Het hof overweegt als volgt. Partijen gaan er klaarblijkelijk van uit dat ten aanzien van de gestelde fusieovereenkomst Nederlands recht van toepassing is. Het hof zal dat volgen. Voor het toekennen van schadevergoeding is nodig dat er als gevolg van de door [geïntimeerde] gestelde tekortkoming schade is geleden waarvoor Nortra aansprakelijk is. Dit causale verband moet aannemelijk worden gemaakt door vergelijking van enerzijds de situatie zoals die zich in werkelijkheid heeft voorgedaan en anderzijds de hypothetische situatie die zich zou hebben voorgedaan als de gestelde tekortkoming achterwege was gebleven. Mede gezien de betwisting van Nortra, heeft [geïntimeerde] onvoldoende aannemelijk gemaakt dat de vermogenssituatie van [geïntimeerde] beter zou zijn geweest in deze hypothetische situatie en, meer in het bijzonder, dat de fusie er wel was gekomen indien Nortra de benodigde handelingen ter uitvoering van de fusieovereenkomst had uitgevoerd waartoe zij volgens [geïntimeerde] verplicht was. Naar het voorlopig oordeel van het hof ontbreekt dus het op grond van art. 6:74 lid 1 BW vereiste
condicio sine qua non-verband tussen de door [geïntimeerde] gestelde schade en het aan Nortra verweten nalaten. Reeds op die grond heeft Nortra aannemelijk gemaakt dat de door [geïntimeerde] gepretendeerde schadevordering ondeugdelijk is. Hetgeen Nortra verder tegen die vordering heeft ingebracht, kan dus onbesproken blijven.
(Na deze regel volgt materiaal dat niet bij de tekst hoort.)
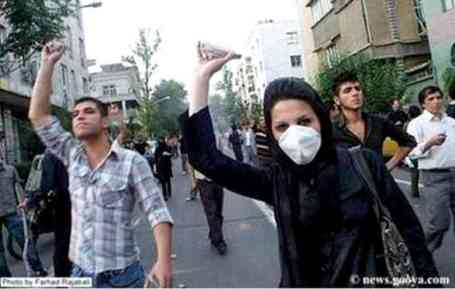 Protestors with rocks, Tehran, June 2009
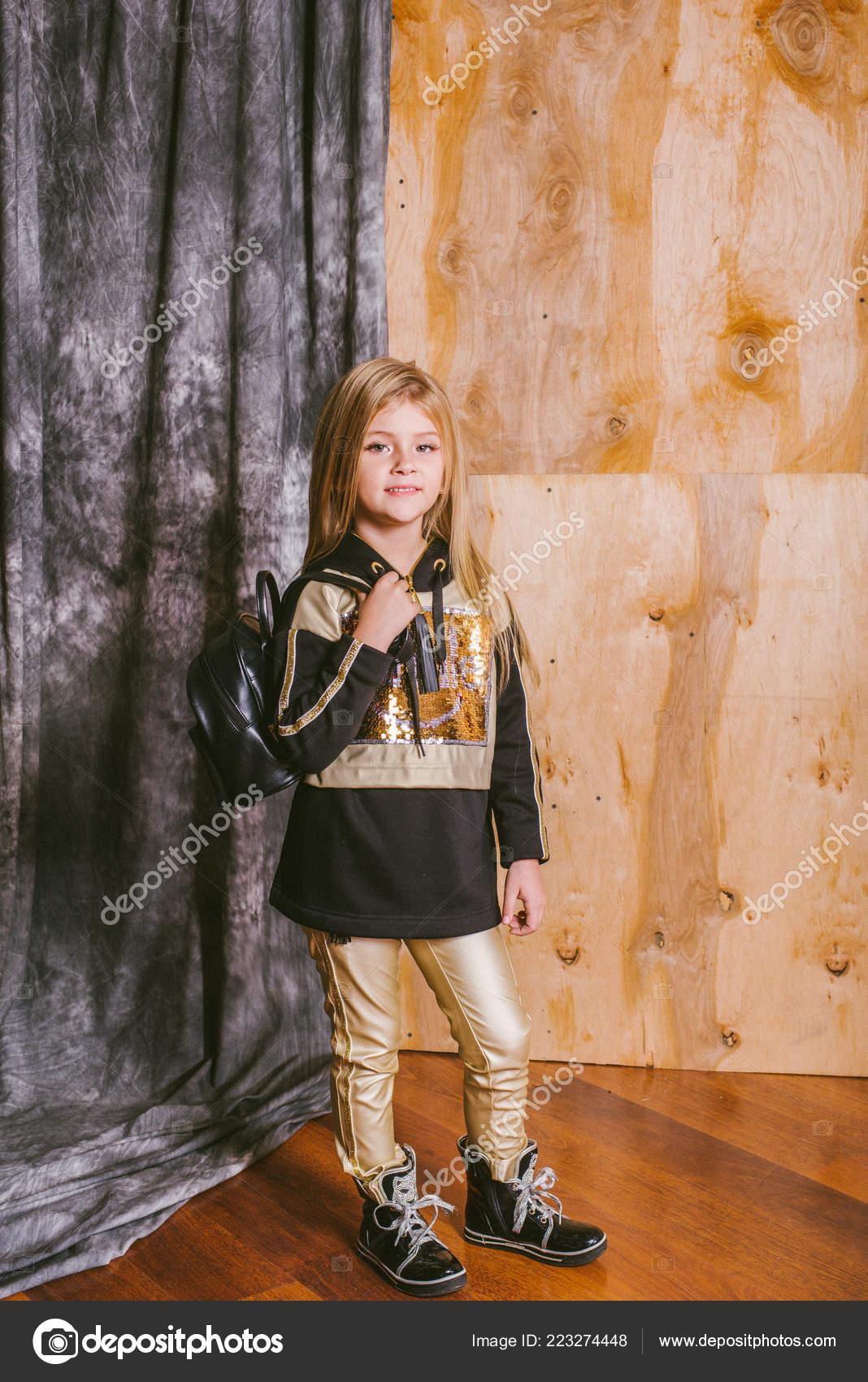 Kleine Süße Mädchen Mit Blonden Haaren Modischen Leggings Mit Gold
Het voorgaande betekent dat de grieven in incidenteel hoger beroep falen.
4.15.
De slotsom is dat de gevorderde opheffing van de beslagen op aandelen en ten laste van derden zal worden toegewezen. De hier vereiste afweging van de wederzijdse belangen (zoals bedoeld onder 4.5 hiervoor) leidt niet tot een andere beslissing, reeds omdat de door Nortra genoemde belangen bij opheffing, waaronder dat de beslagen leiden tot wantrouwen bij de financiers en de continuïteit van de Aeon-groep in gevaar brengen, zwaarder wegen dan hetgeen [geïntimeerde] ter handhaving van het beslag naar voren heeft gebracht.
4.16.
Voor toewijzing van de vordering van Nortra om [geïntimeerde] op straffe van een dwangsom te verbieden om (direct of indirect) nieuwe beslagverzoeken in te dienen ten laste van Nortra (of ten laste van door Nortra gecontroleerde vennootschappen), zonder gelijktijdige overlegging van dit arrest en vermelding van de opheffing van de beslagen, ziet het hof geen aanleiding, mede gelet op de verplichting die reeds voortvloeit uit art. 21 Rv. [geïntimeerde] zal als de (overwegend) in het ongelijk gestelde partij in de kosten van het geding in eerste aanleg en in principaal en incidenteel hoger beroep worden veroordeeld. Ten behoeve van de leesbaarheid zal het hof het dictum van het bestreden vonnis integraal vernietigen en herformuleren.

5.Beslissing

Het hof:
vernietigt het vonnis waarvan beroep,
en opnieuw rechtdoende:
heft op de door [geïntimeerde] ten laste van Nortra gelegde beslagen, te weten
a. het beslag op de aandelen die Nortra houdt in Simetra, Aeon en Ecoconcepts Hospitality B.V., en
b. het derdenbeslag onder Aeon Plaza Hotels Management B.V., Aeon en Ecoconcepts Hospitality B.V.;
veroordeelt [geïntimeerde] in de kosten van het geding in beide instanties, aan de zijde van Nortra in eerste aanleg begroot op € 779,33 aan verschotten en € 1.016 voor salaris en in hoger beroep tot op heden op € 908,03 aan verschotten en € 2.366 voor salaris, en op € 173 voor nasalaris, te vermeerderen met € 90 voor nasalaris en de kosten van het betekeningsexploot ingeval betekening van dit arrest plaatsvindt, te vermeerderen met de wettelijke rente, indien niet binnen veertien dagen na dit arrest dan wel het verschuldigd worden van de nakosten aan de kostenveroordeling is voldaan;
verklaart dit arrest uitvoerbaar bij voorraad;
wijst af het meer of anders gevorderde.
Dit arrest is gewezen door mrs. M.M. Korsten-Krijnen, J.W.M. Tromp en H. Struik en door de rolraadsheer in het openbaar uitgesproken op 7 februari 2023.